Lesezeit: 10 Minuten
Konflikt im Südjemen

Scharade in Abyan

Analyse

Obwohl Al-Qaida offiziell im Juni 2012 vom jemenitischen Militär aus der Region Abyan vertrieben wurde, wird im Südjemen weiterhin ein globaler Konflikt fern der öffentlichen Wahrnehmung ausgetragen.

Besonders in der südjemenitischen Region Abyan werden die politischen Abgründe, die sich aus dem Machtvakuum des »Jemenitischen Frühlings« ergaben, deutlich spürbar. Bereits 2009 wurden in Abyan und Shabwa Kämpfer Al-Qaidas vermutet. Damals glaubte jedoch keiner so recht an deren Existenz im Südjemen, stattdessen wurden die Machenschaften des Saleh-Regimes hinter der Schaffung Al-Qaidas vermutet, um die »Bewegung des Südens« zu torpedieren. Wer zu Al-Qaida gehörte und wo sich die Kämpfer aufhielten, blieb innerhalb der Bevölkerung spekulativ.

 

Anderthalb Jahre nach dem Beginn der Proteste des Arabischen Frühlings ist Aden tief gezeichnet, die Einschüsse in zahllosen Häuserfassaden spiegeln die prekäre Sicherheitssituation der letzten Monate wider. Die Staatsmacht scheint sich heute gerade noch in der Hauptstadt Sanaa halten zu können. In Aden weht nur noch die Fahne der Sezessionsbewegung, die sinnbildlich für das Unabhängigkeitsstreben der Südjemeniten vom Norden steht.

Was zu tun ist:
a) Wann wurde Al-Qaida laut dem Text über den Konflikt im Südjemen offiziell aus der Region Abyan vertrieben?
b) Stimmen die folgenden Aussagen mit dem Text über den Konflikt im Südjemen überein? Beantworte jede mit Ja oder Nein und zitiere die entscheidenden Worte.
(i) Schon 2009 wurden in Abyan und Shabwa Kämpfer von Al-Qaida vermutet.
(ii) In Aden weht neben der Fahne der Sezessionsbewegung auch die Fahne des Staates.
(iii) Die Staatsmacht kann sich überall im Land sicher behaupten.

Vorliegendes Material:
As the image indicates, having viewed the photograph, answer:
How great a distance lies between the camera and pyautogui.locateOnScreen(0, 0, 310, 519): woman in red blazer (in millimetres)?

Antwortliste:
a) Im Juni 2012.

b)
(i) Ja: „Bereits 2009 wurden in Abyan und Shabwa Kämpfer Al-Qaidas vermutet.“
(ii) Nein: „In Aden weht nur noch die Fahne der Sezessionsbewegung“
(iii) Nein: „Die Staatsmacht scheint sich heute gerade noch in der Hauptstadt Sanaa halten zu können.“